> _The records_
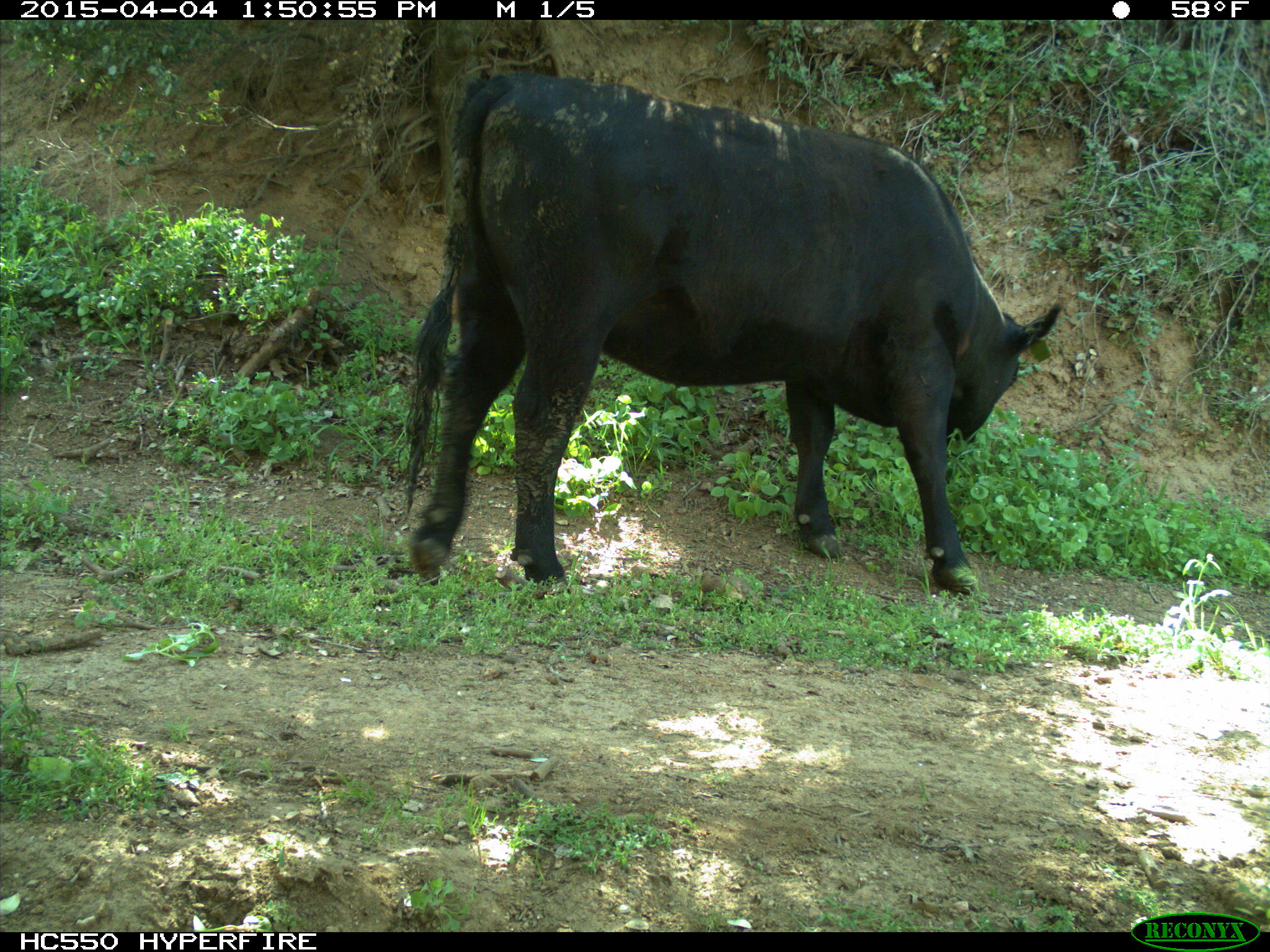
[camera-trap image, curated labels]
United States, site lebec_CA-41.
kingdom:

==

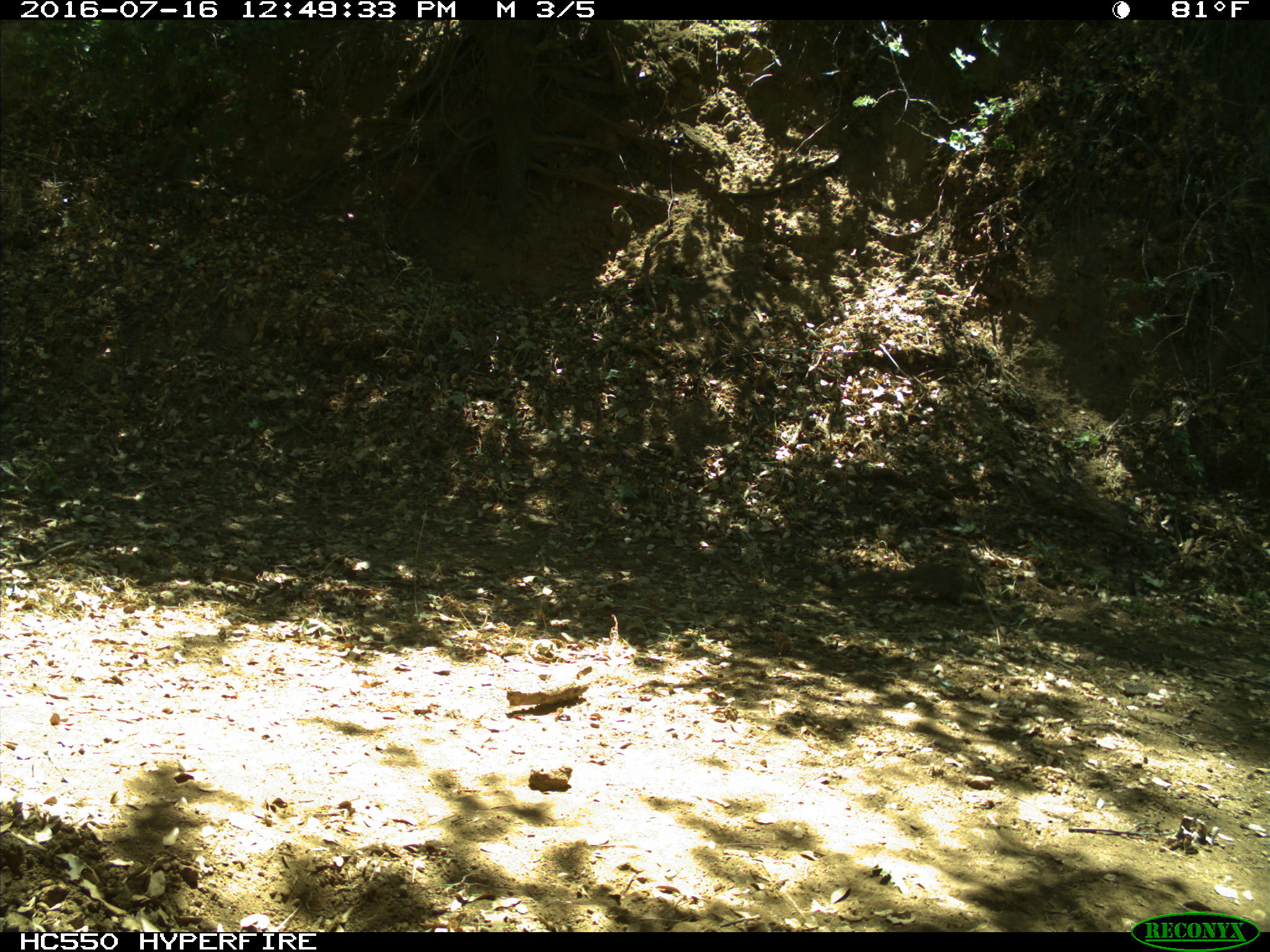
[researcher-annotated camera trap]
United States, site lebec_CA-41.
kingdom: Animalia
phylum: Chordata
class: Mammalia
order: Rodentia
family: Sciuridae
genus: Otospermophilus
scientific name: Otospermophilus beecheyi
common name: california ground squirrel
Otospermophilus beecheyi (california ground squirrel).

...

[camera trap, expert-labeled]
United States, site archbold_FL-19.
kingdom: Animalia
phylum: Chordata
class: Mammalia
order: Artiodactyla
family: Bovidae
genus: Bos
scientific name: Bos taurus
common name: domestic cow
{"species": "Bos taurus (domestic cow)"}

> _Your assignment_
The required output is every line above that contains the string "trap".

> _Exercise result_
[camera-trap image, curated labels]
[researcher-annotated camera trap]
[camera trap, expert-labeled]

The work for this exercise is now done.